The parties have stipulated that without the property in question herein, the production of electric energy could not be accomplished. I believe that “utilized” in RCW 54.28.010 was intended to include property, such as this, which is to be so utilized after its acquisition by the public utility district. Indeed, the common definitions of the word “utilize” suggest an element of change in use:

Utilize: to make useful: turn to profitable account or use: make use of: convert to use.

Webster’s Third New International Dictionary (1963).

*849Applying this broader definition of “utilized,” RCW 54.28.010 is consistent with RCW 54.28.080. Indeed this interpretation leads to the logical result that property which becomes exempt from taxation must bear its proportionate share of existing bonded indebtedness. From the standpoint of the school district’s obligation to pay its bonded indebtedness it matters little whether it loses part of its revenue by a public utility district’s acquiring a taxed generating plant or by a public utility district’s acquiring extensive farmlands of equal value for reservoir purposes. Conceivably the dollar loss could be identical, but the majority grants reimbursement in one case and denies it in the other. We should avoid statutory construction which leads to a gross injustice or absurd results. Amburn v. Daly, 81 Wn.2d 241, 501 P.2d 178 (1972). The legislature must have intended that the term “utilized” include property acquired by a public utility district for the future creation of a generating facility.

The remaining arguments offered by the majority to support its illogical result are unpersuasive. The contention that the allocation to school districts of part of the privilege tax levied on public utility districts by RCW 54.28.020 could offset the loss of revenue resulting from the removal of nonoperating property from the tax rolls is erroneous and purely makeweight. There is nothing in the record to show a correlation between these drastically different sources of revenue. In fact, the school distribution formula requires a reduction in state funds of 85 percent of receipts from public utility district funds distributed pursuant to RCW 54.28.090, while bond redemption funds paid pursuant to RCW 54.28.080 are not used to reduce the state fund distributions. Attorney General Opinion, Aug. 13, 1963. The difference in fiscal impact upon the local district is apparent and refutes the majority’s effort to justify its result on that basis.

The majority’s tracing of the legislative history of the statute adds absolutely nothing to a determination of legis*850lative intent. The definition of “operating property” has remained exactly the same throughout the several enactments. RCW 54.28.080 resulted from Laws of 1949, ch. 227, § 1 (g). As then enacted it read “Whenever any district hereafter acquires an operating property, as defined in section 1 of this act . . .” The underlined portion was omitted in Laws of 1957, ch. 278, § 8. The omitted language was sur-plusage as RCW 54.28.010 mandates that its definitions apply to all provisions of the chapter. Thus, I submit that no aid is rendered to the issue by the legislative history.

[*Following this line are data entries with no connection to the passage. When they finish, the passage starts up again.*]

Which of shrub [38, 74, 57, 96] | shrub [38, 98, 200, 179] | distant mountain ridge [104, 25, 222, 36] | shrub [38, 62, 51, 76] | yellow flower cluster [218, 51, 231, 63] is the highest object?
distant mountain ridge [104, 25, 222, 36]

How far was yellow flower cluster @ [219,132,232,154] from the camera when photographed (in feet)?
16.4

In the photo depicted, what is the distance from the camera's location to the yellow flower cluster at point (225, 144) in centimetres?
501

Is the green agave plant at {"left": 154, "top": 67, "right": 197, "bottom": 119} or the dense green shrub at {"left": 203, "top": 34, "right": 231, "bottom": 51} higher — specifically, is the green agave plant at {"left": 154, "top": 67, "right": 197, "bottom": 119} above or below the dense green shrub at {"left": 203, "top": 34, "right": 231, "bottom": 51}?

The final speculation engaged in by the majority is that the legislature intended the statute to apply only when there is a loss of a large taxable item. The record does not indicate the value of the property involved herein. The language of the statute indicates no such intent. The surface appeal of that conjecture disappears when one recognizes that the loss of bond redemption funds may be just as great when a public utility district acquires thousands of acres of valuable farmlands for reservoir purposes as when it acquires a generating facility or a transmission line. In fact, the majority’s opinion can be read to require acquisition of an entire facility before the statute applies. There is nothing in the statute to create such a holding. Even under the majority’s interpretation, the statute should apply when a public utility district acquires a substation, for example, from a private utility.

I would affirm the trial court and require the defendant to comply with RCW 54.28.080.

Finley, Wright, and Utter, JJ., concur with Brachten-bach, J.

Petition for rehearing denied November 29, 1973.